Medicine and legislation are adapting, albeit slowly, to ensure that everyone is treated fairly, i.e. on the basis of the subjective data that each individual brings with him or her from birth. “At this point in time, it is proving important to study the effectiveness of drugs and vaccines against COVID-19 by considering, respecting and valuing the differences in male and female genders”, clarifies Baggio, who is also residing at National Study Centre on Health and Gender Medicine, concerned with understanding how biological differences between men and women influence their overall state of health and illness.
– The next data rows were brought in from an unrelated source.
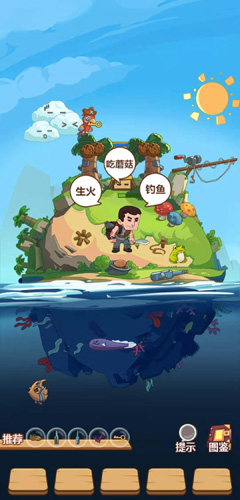 穿越寻宝记贝爷旋转岛图片1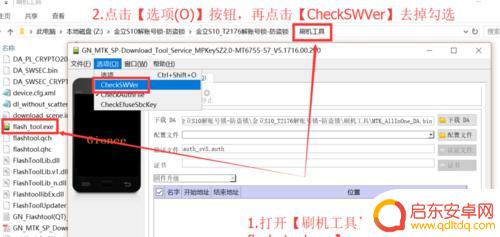 gionee手机怎么解锁 金立手机如何解锁账户锁防盗方法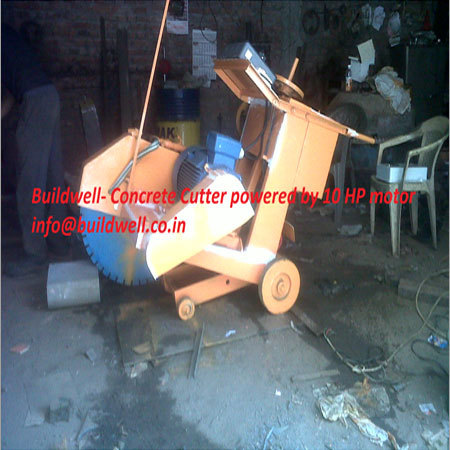 कंक्रीट कटर भारी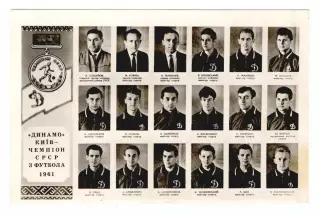 Динамо Киев - чемпион СССР 1961 год
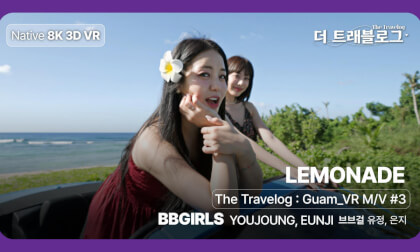 [8K S3D] VENTA X -  ‘The Travelog : Guam_VR M/V #3' BBGIRLS YOUJOUNG, EUNJI - LEMONADE
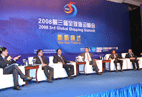 Mr. Kang Shuchun, CEO of ShippingChina.com, hosts the forum
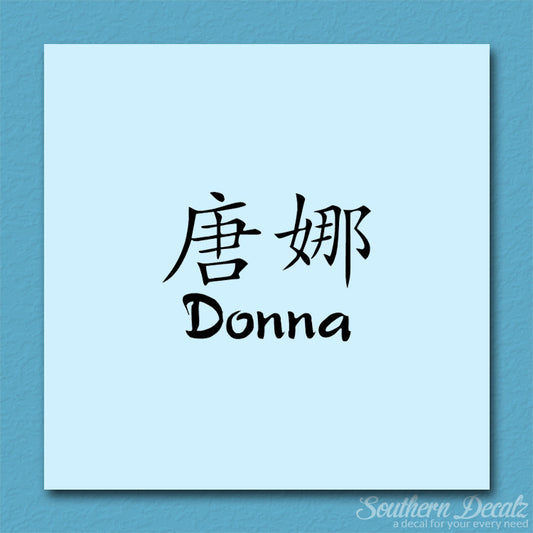 Chinese Name Symbols "Donna"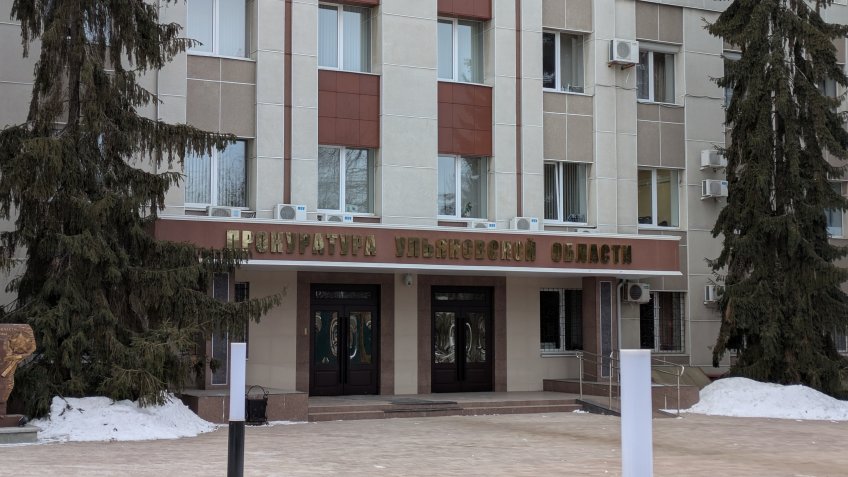 Фото: mosaica.ru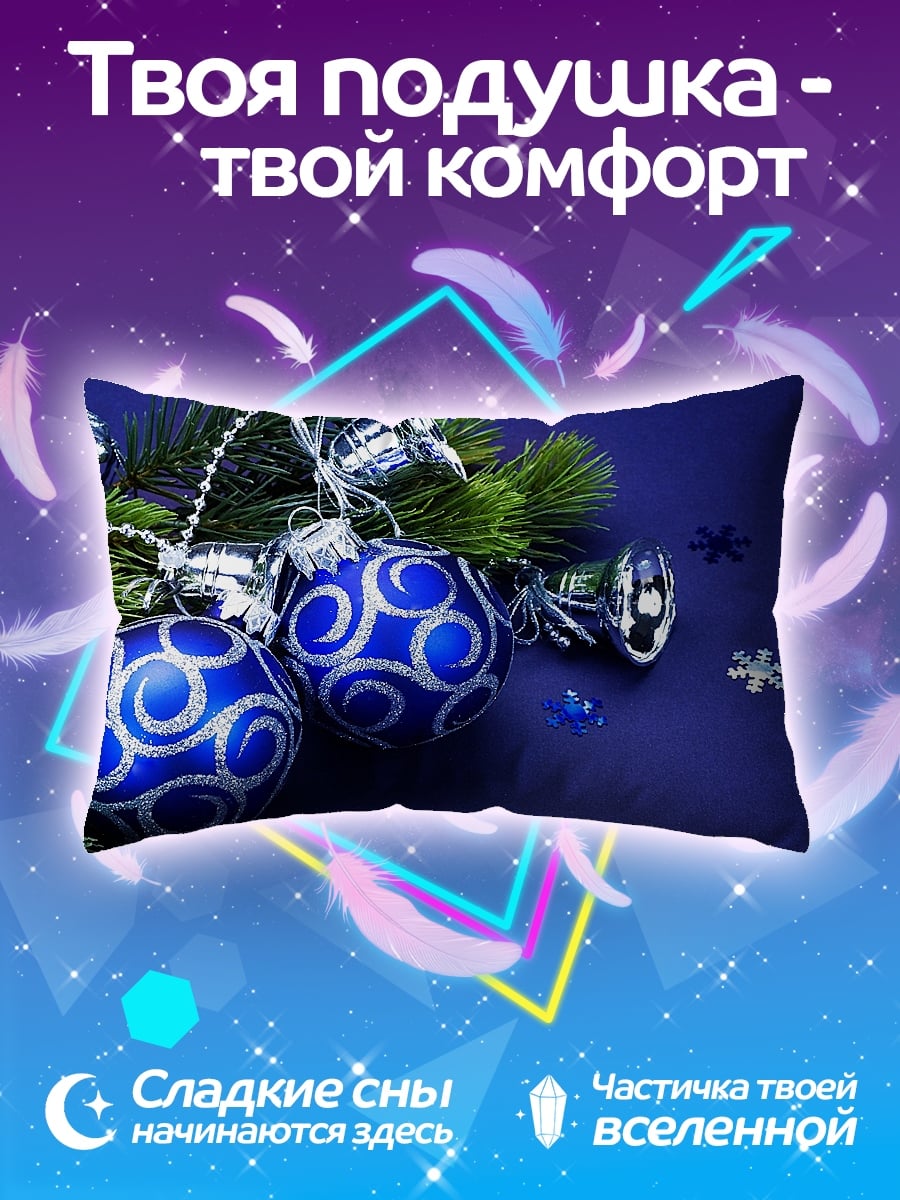 Подушка Синие ёлочные игрушки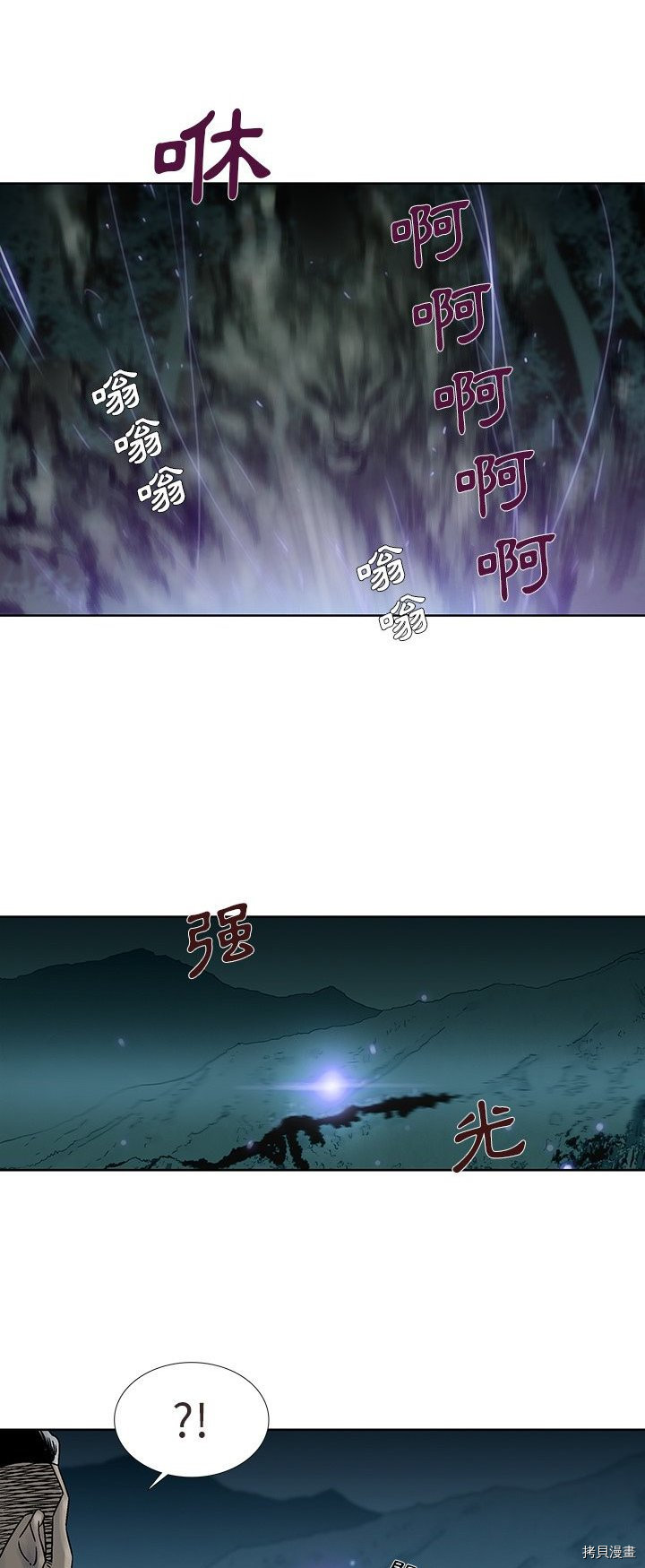 《破邪》第33话 第24页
Better surgery for female patients
In January 2022, the Guardian devoted a major article to gender medicine, citing a rather shocking new study which found that women operated by surgeons are 15% more likely to have a poor outcome and 32% more likely to die than women operated by female surgeons. The study was published in December 2021 in the medical journal JAMA Surgery and includes data on more than one million patients. The study includes procedures conducted by 3,000 surgeons, examining the sex of both patient and surgeon, death rate, readmissions to hospital and complications within 30 days. Male patients had similar results whether the operator was male or female, but female patients had significantly different results. “These results are concerning because there should be no sex difference in the results, regardless of the sex of the operator,” said Dr Angela Jerath, a clinical epidemiologist at the University of Toronto and coauthor of the study. Jerath and her team examined Ontario’s records between 2007 and 2019: everything from routine surgery, such as gallbladder removal, to more complicated operations such as aneurysms and heart bypasses. Jerath suggests that this may have been influenced both by the fact that medicine has been built around knowledge of the male body and neglecting knowledge of the female body (imagined as similar in symptoms and reactions) and by differences between male and female doctors in working styles and choices that affect the quality of care women receive.
Women are changing science
“Having more women in science today is changing the way science is done, writes Angela Saini in her work ‘Inferior. How Science Got Women Wrong’ (HarperCollins 2019). “Science is unable to provide neutral answers regarding the functioning of women’s bodies and brains, because virtually the entire corpus of medicine and science has been produced by the very scientists (men) who believed that women were not only different, but also inferior. The same men who kept women out of universities until the 20th century; the same men who denied their achievements”, as in the case of Marie Curie in 1911, and physicist Lise Meitner in 1944.
“For hundreds of years women were considered the inferior sex. Their bodies and minds weaker, their roles enslaved. Even Charles Darwin stated that women were at a lower stage of evolution. Science has continued to tell us that men and women are fundamentally different. Biologists argue that women are better suited to raising families or are, more gently, just empathetic. Men, on the other hand, are described as excellent at tasks requiring logical and spatial reasoning and motor skills. She adds that “questions are being raised today, ones that we have never raised before. And old ideas are crumbling in the face of new ones. A wave of new research is now bringing to light an alternative version of what we thought we knew”.
“I think it is important to fight the gender data gap for two reasons”, concludes De Francia. First of all, because for too long and in too many areas we have acted in a way that is blind, discriminating, partial to the true reality. I believe, therefore, that the time has come to do justice and to act in a truly democratic way. A kind of compensation for the past. And then there is the question of caring for future generations. Today, we need to build an open and inclusive future, free from discrimination and centred on valuing differences”.